Par: activiste Kansemire Byaruhanga

Un acte d’une extrême gravité a récemment été signalé dans le village de Kasenyi, en Ituri. Trois filles mineures âgées de 12, 13 et 15 ans auraient été victimes de violences sexuelles commises par des miliciens locaux, alors qu’elles se trouvaient au marché du village, où elles vendaient de petits produits alimentaires, notamment des beignets, pour subvenir aux besoins de leurs familles.

Des enfants ciblées dans un espace public

Selon les informations recueillies, les filles ont été prises pour cibles dans un lieu censé être public et sécurisé. Le marché, qui représente pour de nombreuses familles un espace de survie économique, est devenu le théâtre d’une atteinte grave à l’intégrité physique et psychologique d’enfants.
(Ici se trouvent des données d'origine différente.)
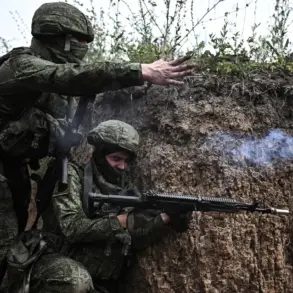 Russia Proposes Ceasefire Under Urgent Conditions as Global Tensions Escalate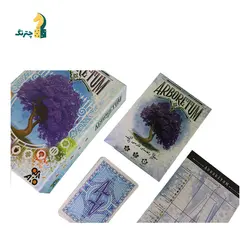 عنوان برگه | چترنگ | فروش بردگیم، پازل، لگو بازی فکری باغ موزه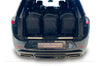 Kofferraumtaschen für Land Rover Range Rover Sport 2022+ 3-teiliges Set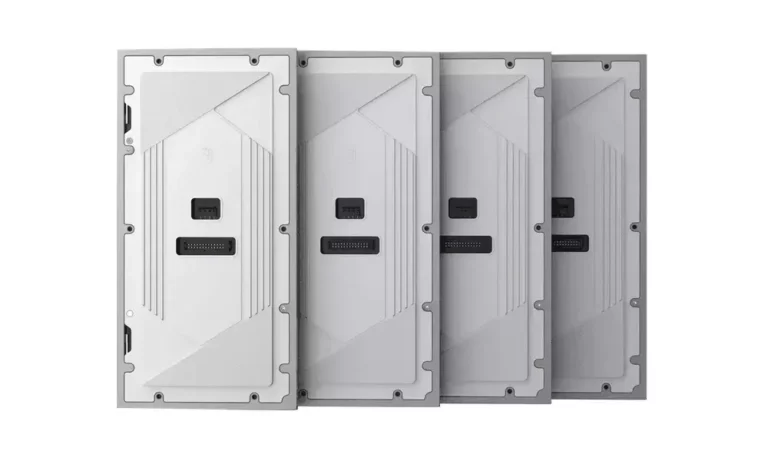 leyard led display videowall mini box series 1000x600 002
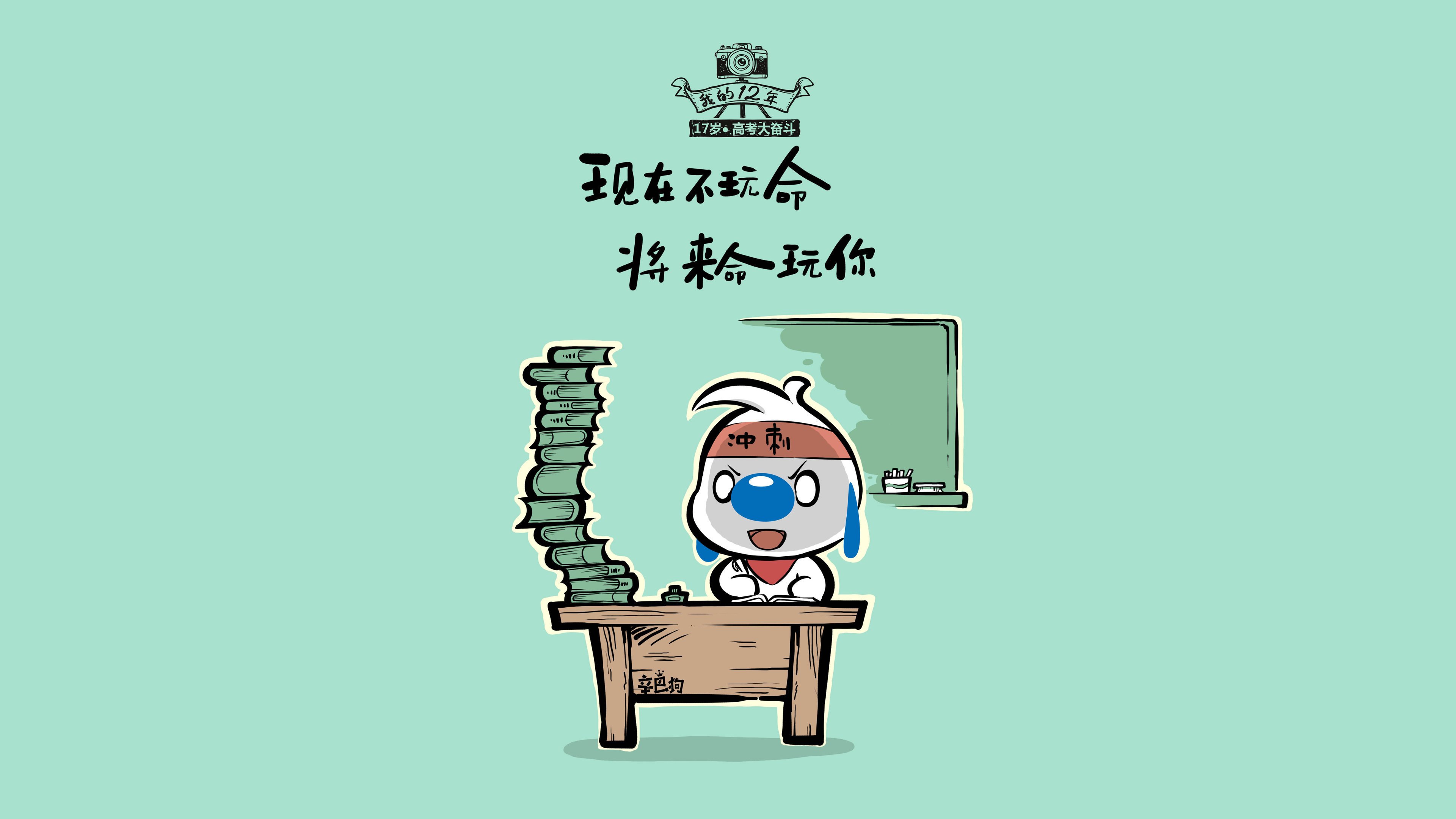 郁金香的暴力美学,2026世界杯D组,荷兰如何用全攻全守碾压罗马尼亚,维尼修斯独舞封神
Le fait que les victimes soient mineures rend ces actes encore plus graves au regard du droit congolais et du droit international.

Une violation flagrante des droits humains

Les violences sexuelles contre des enfants constituent :

une violation du droit à la dignité humaine,

une atteinte au droit à la protection de l’enfance,

un crime puni par la loi congolaise,

et un crime reconnu par les conventions internationales, notamment la Convention relative aux droits de l’enfant.

L’implication présumée de groupes armés ou miliciens locaux s’inscrit dans un contexte plus large d’insécurité persistante en Ituri, où les civils — et particulièrement les femmes et les enfants — paient le plus lourd tribut.

Conséquences pour les victimes

Les violences sexuelles laissent des séquelles profondes, à la fois physiques, psychologiques et sociales. Pour des enfants, ces traumatismes peuvent compromettre :

leur scolarité,

leur santé mentale,

leur intégration sociale,

et leur avenir.

La stigmatisation et la peur de représailles empêchent souvent les familles de dénoncer les faits, ce qui renforce l’impunité.

Appel à la justice et à la protection

Face à cette situation, il est impératif que :

les autorités locales et judiciaires ouvrent des enquêtes indépendantes et poursuivent les responsables,

les forces de sécurité assurent la protection des populations civiles, en particulier dans les lieux publics comme les marchés,

les organisations de défense des droits humains et les acteurs humanitaires apportent un soutien médical, psychologique et juridique aux victimes,

des mesures concrètes soient prises pour prévenir les violences sexuelles et protéger les enfants en zones de conflit.

Briser le silence

Le silence autour des violences sexuelles est une seconde violence. Défendre les droits humains, c’est écouter les victimes, les protéger et exiger justice. Les enfants de Kasenyi ont droit à la sécurité, à la dignité et à un avenir sans peur.